## EXERCISE REQUIREMENTS
Retype every line of the material below without changing any character.

[Web page caption snippets]
== == ==

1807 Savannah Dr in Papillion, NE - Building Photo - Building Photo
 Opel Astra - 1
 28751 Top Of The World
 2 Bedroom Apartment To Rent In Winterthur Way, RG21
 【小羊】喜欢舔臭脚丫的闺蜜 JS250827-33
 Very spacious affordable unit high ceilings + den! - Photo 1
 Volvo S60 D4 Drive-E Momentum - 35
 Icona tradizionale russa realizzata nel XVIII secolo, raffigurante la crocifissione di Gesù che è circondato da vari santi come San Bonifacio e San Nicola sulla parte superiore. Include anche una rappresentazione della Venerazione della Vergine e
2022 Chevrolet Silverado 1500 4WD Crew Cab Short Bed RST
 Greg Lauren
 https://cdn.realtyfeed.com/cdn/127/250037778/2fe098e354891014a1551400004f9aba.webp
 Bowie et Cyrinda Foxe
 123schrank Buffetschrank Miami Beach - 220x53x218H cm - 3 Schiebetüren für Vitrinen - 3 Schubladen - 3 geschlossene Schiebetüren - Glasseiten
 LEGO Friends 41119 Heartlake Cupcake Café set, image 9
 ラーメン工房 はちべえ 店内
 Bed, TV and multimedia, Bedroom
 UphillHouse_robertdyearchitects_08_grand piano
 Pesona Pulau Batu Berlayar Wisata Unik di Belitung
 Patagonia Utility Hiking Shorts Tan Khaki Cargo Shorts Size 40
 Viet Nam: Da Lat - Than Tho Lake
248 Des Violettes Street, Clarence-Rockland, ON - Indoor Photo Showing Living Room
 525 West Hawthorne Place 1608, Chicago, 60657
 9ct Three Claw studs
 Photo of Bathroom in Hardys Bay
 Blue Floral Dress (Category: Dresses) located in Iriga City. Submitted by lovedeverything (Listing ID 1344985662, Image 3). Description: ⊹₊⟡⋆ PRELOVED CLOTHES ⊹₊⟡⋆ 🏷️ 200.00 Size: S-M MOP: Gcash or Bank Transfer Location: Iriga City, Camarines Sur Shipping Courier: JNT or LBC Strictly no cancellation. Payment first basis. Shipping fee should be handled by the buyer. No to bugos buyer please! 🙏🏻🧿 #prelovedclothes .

== == ==

## TASK SOLUTION
1807 Savannah Dr in Papillion, NE - Building Photo - Building Photo
 Opel Astra - 1
 28751 Top Of The World
 2 Bedroom Apartment To Rent In Winterthur Way, RG21
 【小羊】喜欢舔臭脚丫的闺蜜 JS250827-33
 Very spacious affordable unit high ceilings + den! - Photo 1
 Volvo S60 D4 Drive-E Momentum - 35
 Icona tradizionale russa realizzata nel XVIII secolo, raffigurante la crocifissione di Gesù che è circondato da vari santi come San Bonifacio e San Nicola sulla parte superiore. Include anche una rappresentazione della Venerazione della Vergine e
2022 Chevrolet Silverado 1500 4WD Crew Cab Short Bed RST
 Greg Lauren
 https://cdn.realtyfeed.com/cdn/127/250037778/2fe098e354891014a1551400004f9aba.webp
 Bowie et Cyrinda Foxe
 123schrank Buffetschrank Miami Beach - 220x53x218H cm - 3 Schiebetüren für Vitrinen - 3 Schubladen - 3 geschlossene Schiebetüren - Glasseiten
 LEGO Friends 41119 Heartlake Cupcake Café set, image 9
 ラーメン工房 はちべえ 店内
 Bed, TV and multimedia, Bedroom
 UphillHouse_robertdyearchitects_08_grand piano
 Pesona Pulau Batu Berlayar Wisata Unik di Belitung
 Patagonia Utility Hiking Shorts Tan Khaki Cargo Shorts Size 40
 Viet Nam: Da Lat - Than Tho Lake
248 Des Violettes Street, Clarence-Rockland, ON - Indoor Photo Showing Living Room
 525 West Hawthorne Place 1608, Chicago, 60657
 9ct Three Claw studs
 Photo of Bathroom in Hardys Bay
 Blue Floral Dress (Category: Dresses) located in Iriga City. Submitted by lovedeverything (Listing ID 1344985662, Image 3). Description: ⊹₊⟡⋆ PRELOVED CLOTHES ⊹₊⟡⋆ 🏷️ 200.00 Size: S-M MOP: Gcash or Bank Transfer Location: Iriga City, Camarines Sur Shipping Courier: JNT or LBC Strictly no cancellation. Payment first basis. Shipping fee should be handled by the buyer. No to bugos buyer please! 🙏🏻🧿 #prelovedclothes .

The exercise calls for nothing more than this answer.